FTS5's bm25() returns negative values where more negative means more
relevant. The previous implementation used Math.max(0, rank) which
clamped all negative values to 0, causing every keyword match to
receive an identical normalized score of 1.0. This effectively
discarded BM25 relevance information in hybrid search.

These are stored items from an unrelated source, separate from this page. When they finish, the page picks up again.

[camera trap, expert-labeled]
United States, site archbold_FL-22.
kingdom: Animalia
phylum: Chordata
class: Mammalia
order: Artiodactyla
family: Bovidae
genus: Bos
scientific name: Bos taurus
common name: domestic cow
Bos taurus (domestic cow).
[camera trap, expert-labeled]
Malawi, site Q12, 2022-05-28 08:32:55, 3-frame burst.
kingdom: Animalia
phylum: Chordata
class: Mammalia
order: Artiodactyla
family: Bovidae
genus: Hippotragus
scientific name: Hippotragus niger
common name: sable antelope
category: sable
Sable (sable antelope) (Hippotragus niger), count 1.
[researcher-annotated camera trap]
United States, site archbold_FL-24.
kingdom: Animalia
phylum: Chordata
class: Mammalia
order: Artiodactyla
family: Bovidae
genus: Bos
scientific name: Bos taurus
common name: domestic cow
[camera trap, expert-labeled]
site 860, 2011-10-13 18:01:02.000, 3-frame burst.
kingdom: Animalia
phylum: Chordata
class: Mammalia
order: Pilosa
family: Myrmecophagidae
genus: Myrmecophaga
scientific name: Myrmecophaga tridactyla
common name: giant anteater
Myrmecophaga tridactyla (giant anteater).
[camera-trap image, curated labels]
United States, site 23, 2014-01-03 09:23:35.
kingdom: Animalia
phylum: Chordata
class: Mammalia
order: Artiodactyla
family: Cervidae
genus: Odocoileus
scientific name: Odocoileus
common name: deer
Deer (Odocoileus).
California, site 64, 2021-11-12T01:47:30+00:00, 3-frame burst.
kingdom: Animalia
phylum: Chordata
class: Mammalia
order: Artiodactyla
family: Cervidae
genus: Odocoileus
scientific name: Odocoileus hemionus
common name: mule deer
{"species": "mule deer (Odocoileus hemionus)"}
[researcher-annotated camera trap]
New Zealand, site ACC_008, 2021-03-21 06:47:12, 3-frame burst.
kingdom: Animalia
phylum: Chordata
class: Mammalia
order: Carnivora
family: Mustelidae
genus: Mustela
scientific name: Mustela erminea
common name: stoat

Fix: use Math.abs(rank) so negative BM25 scores are correctly
converted to positive magnitudes before normalization.

Fixes openclaw#5767
@0xRaini

This comment was marked as spam.

TWFBusiness added a commit to TWFBusiness/openclaw-tw that referenced this pull request Feb 11, 2026
…pstream fixes

- Remove Discord, Telegram, Slack, Signal, iMessage, BlueBubbles extensions
- Remove @buape/carbon, grammy, and other gateway-specific dependencies
- Add session-based login system (cookie auth, rate limiting)
- Add type stubs for optional deps (baileys, ciao, qrcode-terminal)
- Apply upstream PRs: XSS fix (openclaw#13952), orphan tool_results (openclaw#13974),
  Anthropic tool ID sanitization (openclaw#13976), BM25 score fix (openclaw#14005),
  redaction fix (openclaw#14006), subagent timeout (openclaw#13996), context window
  guard (openclaw#13986), model default reset (openclaw#13993), cache token accounting (openclaw#13853)
- Fix all TypeScript compilation errors from channel removal

Co-Authored-By: Claude Opus 4.6 <noreply@anthropic.com>
@niceysam
Copy link
Contributor Author

Thanks for the feedback! To be honest, I found this through code inspection, not empirical testing. I don't have before/after metrics — just noticed the bug in static analysis. Would be great if someone with production data could validate the improvement.

@papago2355
Copy link
Contributor

papago2355 commented Feb 16, 2026

Thanks for the feedback! To be honest, I found this through code inspection, not empirical testing. I don't have before/after metrics — just noticed the bug in static analysis. Would be great if someone with production data could validate the improvement.

Test by

  • hello world <->'"hello" AND "world"' AND "hei"
BM25 Score OLD NEW
-4.0 (best) 1.0 0.67
-2.0 (mid) 1.0 0.50
-0.5 (weak) 1.0 0.20

Haven't check long context retrieval.
For longer sessions/contexts, keyword matching would be quite weak.

@openclaw-barnacle
Copy link

This pull request has been automatically marked as stale due to inactivity.
Please add updates or it will be closed.

@openclaw-barnacle openclaw-barnacle bot added the stale Marked as stale due to inactivity label Feb 21, 2026
@openclaw-barnacle openclaw-barnacle bot removed the stale Marked as stale due to inactivity label Feb 23, 2026
@buyitsydney
Copy link

+1 from a CJK-heavy deployment.

We independently discovered the same bug and applied an identical fix locally. Can confirm:

  • Before fix: Every BM25 match gets textScore = 1.0, hybrid search degrades to boolean keyword matching
  • After fix: BM25 ranking properly differentiates relevant from less-relevant keyword hits

Our local fix uses a slightly different normalization formula (absRank / (1 + absRank) instead of 1 / (1 + Math.max(0, rank))), but the core insight is the same — stop clamping negative ranks to zero.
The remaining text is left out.